* Daftar Tugas
- 1) Sunting kutipan tentang dakwah dengan menulis ulang bagian yang dibuka dengan kata-kata yang memuat "Begitu juga dalam" dan ditutup dengan "berjuang untuk agama.", lalu ganti "kemuliaan" menjadi "kehormatan".
- 2) Lanjutkan kutipan tentang dakwah mulai dari kalimat terakhir yang tertulis di dalamnya.

* Kutipan Sumber
===

Da’i ini hanya mempunyai 2 keadaan saja :
1. Maqomi
2. Khuruj Fissabillillah
Khuruj Fissabillillah atau Keluar di Jalan Allah ada 2 cara :
1. Nishab à Waktu Keluar yang di istiqomahkan
2. Takaza à Pembentangan Kepentingan Agama
Namun
untuk dapat menggerakkan ummat ke arah kebaikan ini diperlukan risau
dan fikir yang sungguh-sungguh, sebagaimana risau dan fikir Nabi SAW.
Begitu juga dalam menyiapkan Ummat ini diperlukan sifat-sifat Nabi SAW
dan Sahabat. Para Sahabat ini dimuliakan oleh Allah karena memiliki
sifat-sifat dan qualitas-qualitas yang Allah sukai. Jika kita bisa
mendapatkan qualitas atau sifat ini, maka kemuliaan yang Allah berikan
kepada para Sahabat RA, juga akan Allah berikan kepada kita. Sifat,
Risau, dan Fikir ini akan datang melalui keadaan-keadaan mujahaddah atas
agama, pengalaman berjuang untuk agama.
Bagaiaman cara mendapatkan Sifat, Risau, dan Fikir ini :
1. Pergi Khuruj Fissabillillah ( Keluar di jalan Allah )
2. Membuat Amal Maqomi
Inilah
kepentingan kita bawa fikir ketika kita pergi dengan amal-amal agama.dijalan Allah :
1. Bagaimana diri kita bisa terperbaiki atau meningkat qualitasnya
2. Bagaimana Amal Maqomi dapat wujud di mesjid yang dikunjungi
3. Bagaimana rombongan dari mesjid itu bisa keluar di jalan Allah
Sedangkan
maksudnya Dakwah ini adalah untuk memenuhi takaza ( pembentangan atau
penawaran kerja agama ) yang ada, bukan nishab ( waktu yang di
istiqomahkan untuk keluar ) saja. Jika waktunya nishab tetapi datang
takaza, maka tinggalkan nishab untuk memenuhi takaza. Sahabat-sahabat RA
menurut ulama, nishab harian mereka itu 12 jam untuk agama, sisanya
buat selain agama. Sahabat meluangkan waktu mereka untuk mesjid itu 12
jam, sedangkan takazanya mereka 24 jam, kapan saja diminta mereka siap
tinggalkan semua. Jadi sahabat ini nishab 12 jam, sedangkan kesiapan
mereka untuk ditaskil ( dipanggil ) memenuhi takaza, yaitu 24 jam. Jadi
dengan gerak yang dilakukan seperti sahabat ini maka Allah akan tolong
ummat islam. Maksud daripada Dakwah ini adalah memenuhi takaza, dimana
daerah yang belum islam, dimana daerah yang belum mengucapkan syahadat,
dimana daerah yang belum dimasuki jemaah, dimana daerah yang belum hidup
amal mesjid Nabawi ? kita siap berangkat kapan saja. Keadaan sahabat
itu seperti itu, siap kapan saja berangkat ketika dibentangkan takaza.

===

Baris data:
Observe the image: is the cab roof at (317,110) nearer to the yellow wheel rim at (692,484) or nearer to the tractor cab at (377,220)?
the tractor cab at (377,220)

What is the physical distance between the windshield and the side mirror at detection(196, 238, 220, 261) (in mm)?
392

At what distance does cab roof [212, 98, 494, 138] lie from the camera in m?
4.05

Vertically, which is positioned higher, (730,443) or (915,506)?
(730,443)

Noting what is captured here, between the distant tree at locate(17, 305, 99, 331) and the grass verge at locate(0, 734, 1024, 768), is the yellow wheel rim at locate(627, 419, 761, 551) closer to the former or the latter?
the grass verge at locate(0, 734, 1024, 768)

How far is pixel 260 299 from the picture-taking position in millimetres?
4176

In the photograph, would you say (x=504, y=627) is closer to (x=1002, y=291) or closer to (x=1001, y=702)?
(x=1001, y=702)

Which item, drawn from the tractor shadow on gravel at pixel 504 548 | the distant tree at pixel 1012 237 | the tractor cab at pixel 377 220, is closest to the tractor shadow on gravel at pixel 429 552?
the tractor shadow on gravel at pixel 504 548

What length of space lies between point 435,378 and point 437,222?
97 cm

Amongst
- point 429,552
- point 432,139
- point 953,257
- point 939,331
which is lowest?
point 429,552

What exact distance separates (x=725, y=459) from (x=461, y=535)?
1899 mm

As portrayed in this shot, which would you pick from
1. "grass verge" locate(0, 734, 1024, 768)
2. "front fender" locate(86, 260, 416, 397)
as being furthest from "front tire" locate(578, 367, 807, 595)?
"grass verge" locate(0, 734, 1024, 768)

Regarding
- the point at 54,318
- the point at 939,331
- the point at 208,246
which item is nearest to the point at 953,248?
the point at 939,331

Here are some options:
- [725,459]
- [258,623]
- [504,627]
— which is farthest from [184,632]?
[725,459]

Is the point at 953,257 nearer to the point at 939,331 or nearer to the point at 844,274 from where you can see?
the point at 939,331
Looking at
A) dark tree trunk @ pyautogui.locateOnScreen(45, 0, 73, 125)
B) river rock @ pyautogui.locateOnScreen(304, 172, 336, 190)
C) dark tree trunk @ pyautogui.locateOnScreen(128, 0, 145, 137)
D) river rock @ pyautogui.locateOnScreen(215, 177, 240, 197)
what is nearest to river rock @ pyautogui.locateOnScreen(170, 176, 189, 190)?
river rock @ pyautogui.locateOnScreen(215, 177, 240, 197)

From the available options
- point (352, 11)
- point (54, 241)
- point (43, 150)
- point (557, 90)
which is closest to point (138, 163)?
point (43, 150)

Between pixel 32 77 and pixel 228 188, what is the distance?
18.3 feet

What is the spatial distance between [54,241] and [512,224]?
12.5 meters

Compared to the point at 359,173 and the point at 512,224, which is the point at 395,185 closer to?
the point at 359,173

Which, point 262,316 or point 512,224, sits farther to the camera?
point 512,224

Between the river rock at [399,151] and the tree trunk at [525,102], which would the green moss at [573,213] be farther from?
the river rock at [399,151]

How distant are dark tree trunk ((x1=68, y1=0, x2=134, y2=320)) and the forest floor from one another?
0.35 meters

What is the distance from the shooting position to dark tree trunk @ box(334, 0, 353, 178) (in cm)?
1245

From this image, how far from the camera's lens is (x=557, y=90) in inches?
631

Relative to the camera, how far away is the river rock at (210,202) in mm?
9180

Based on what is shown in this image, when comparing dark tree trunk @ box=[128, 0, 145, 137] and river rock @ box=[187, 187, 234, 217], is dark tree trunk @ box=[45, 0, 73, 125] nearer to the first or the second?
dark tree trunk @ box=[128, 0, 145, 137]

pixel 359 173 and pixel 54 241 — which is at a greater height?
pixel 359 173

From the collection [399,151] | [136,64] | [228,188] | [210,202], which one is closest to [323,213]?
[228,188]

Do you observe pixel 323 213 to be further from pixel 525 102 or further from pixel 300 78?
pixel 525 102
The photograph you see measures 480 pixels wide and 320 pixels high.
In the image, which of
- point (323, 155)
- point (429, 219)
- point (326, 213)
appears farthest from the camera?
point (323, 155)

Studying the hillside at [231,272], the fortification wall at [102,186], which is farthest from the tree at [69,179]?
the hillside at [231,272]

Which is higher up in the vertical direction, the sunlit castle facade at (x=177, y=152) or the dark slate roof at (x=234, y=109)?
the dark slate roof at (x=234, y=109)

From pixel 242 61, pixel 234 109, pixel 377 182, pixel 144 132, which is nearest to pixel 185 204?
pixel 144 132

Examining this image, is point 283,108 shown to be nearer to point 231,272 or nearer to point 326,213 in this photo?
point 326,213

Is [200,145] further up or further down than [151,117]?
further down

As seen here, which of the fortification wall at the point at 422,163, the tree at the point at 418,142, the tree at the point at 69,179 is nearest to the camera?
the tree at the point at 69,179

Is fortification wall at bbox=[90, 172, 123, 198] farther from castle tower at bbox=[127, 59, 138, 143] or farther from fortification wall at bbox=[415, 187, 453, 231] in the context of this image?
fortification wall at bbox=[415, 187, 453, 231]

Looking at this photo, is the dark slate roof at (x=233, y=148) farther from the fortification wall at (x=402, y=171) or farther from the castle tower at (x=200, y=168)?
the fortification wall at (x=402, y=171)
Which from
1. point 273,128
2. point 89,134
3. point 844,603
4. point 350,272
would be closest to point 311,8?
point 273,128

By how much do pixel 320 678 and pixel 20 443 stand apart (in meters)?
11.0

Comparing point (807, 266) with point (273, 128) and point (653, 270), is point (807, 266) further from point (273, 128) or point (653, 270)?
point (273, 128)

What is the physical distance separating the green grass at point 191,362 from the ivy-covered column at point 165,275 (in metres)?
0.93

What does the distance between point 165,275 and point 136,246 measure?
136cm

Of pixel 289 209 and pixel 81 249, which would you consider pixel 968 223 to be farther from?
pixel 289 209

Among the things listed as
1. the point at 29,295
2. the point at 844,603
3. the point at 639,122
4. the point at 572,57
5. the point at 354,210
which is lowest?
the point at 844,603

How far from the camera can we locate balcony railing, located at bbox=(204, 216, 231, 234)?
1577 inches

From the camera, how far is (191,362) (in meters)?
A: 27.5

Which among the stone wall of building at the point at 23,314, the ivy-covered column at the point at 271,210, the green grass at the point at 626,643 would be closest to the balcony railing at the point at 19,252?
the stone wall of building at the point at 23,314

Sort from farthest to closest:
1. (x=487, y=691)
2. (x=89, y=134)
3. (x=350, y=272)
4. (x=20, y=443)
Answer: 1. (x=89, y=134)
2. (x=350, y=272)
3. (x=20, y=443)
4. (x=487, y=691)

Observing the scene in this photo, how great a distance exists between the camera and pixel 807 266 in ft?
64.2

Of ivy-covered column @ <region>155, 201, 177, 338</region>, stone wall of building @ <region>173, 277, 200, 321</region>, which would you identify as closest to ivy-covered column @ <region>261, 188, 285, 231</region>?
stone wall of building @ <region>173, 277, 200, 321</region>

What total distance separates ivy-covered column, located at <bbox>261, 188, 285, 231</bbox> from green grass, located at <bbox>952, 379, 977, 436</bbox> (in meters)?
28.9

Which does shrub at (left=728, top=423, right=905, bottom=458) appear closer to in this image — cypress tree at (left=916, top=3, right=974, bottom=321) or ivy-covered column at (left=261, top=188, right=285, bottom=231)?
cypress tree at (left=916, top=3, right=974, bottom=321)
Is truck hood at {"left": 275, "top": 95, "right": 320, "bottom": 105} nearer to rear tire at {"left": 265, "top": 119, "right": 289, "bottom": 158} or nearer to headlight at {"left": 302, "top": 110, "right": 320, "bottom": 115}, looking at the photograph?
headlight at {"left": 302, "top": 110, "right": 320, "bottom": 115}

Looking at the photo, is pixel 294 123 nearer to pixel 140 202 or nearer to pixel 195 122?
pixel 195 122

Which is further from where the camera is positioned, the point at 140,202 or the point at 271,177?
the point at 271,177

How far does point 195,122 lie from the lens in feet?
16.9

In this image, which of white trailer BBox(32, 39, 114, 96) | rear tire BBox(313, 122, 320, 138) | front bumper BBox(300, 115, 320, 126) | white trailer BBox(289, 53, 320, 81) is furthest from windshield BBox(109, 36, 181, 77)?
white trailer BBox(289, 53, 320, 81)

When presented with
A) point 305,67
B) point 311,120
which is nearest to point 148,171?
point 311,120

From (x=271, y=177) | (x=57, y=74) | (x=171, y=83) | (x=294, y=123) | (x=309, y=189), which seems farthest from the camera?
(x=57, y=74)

===

* Hasil Berurutan
- 1)
Begitu juga dalam menyiapkan Ummat ini diperlukan sifat-sifat Nabi SAW
dan Sahabat. Para Sahabat ini dimuliakan oleh Allah karena memiliki
sifat-sifat dan qualitas-qualitas yang Allah sukai. Jika kita bisa
mendapatkan qualitas atau sifat ini, maka kehormatan yang Allah berikan
kepada para Sahabat RA, juga akan Allah berikan kepada kita. Sifat,
Risau, dan Fikir ini akan datang melalui keadaan-keadaan mujahaddah atas
agama, pengalaman berjuang untuk agama.

- 2)
Dari riwayat Tirmidzi, Allah berfirman :
“Wahai
anak Adam jadikan seluruh hidupmu untuk beribadah kepadaKu, niscaya Aku
akan penuhi dadamu dengan kekayaan dan Aku akan penuhi kebutuhanmu. Dan
apabila engkau tidak mengerjakannya, niscaya Aku penuhi kedua tanganmu
dengan kesibukan dan Aku tidak akan memenuhi kebutuhanmu.”
Keadaannya
di jaman Nabi ini beda dengan kita, ketika itu para sahabat selalu
dalam keadaan siap mengambil takaza lagi dan lagi. Sekali taskil sahabat
itu lamanya mereka pergi di jalan Allah adalah 4 bulan full, yaitu di
jaman Umar RA. Ketika mereka pulang dari ambil takaza, ternyata ada
takaza lagi, sehingga mereka berangkat lagi 4 bulan di jalan Allah.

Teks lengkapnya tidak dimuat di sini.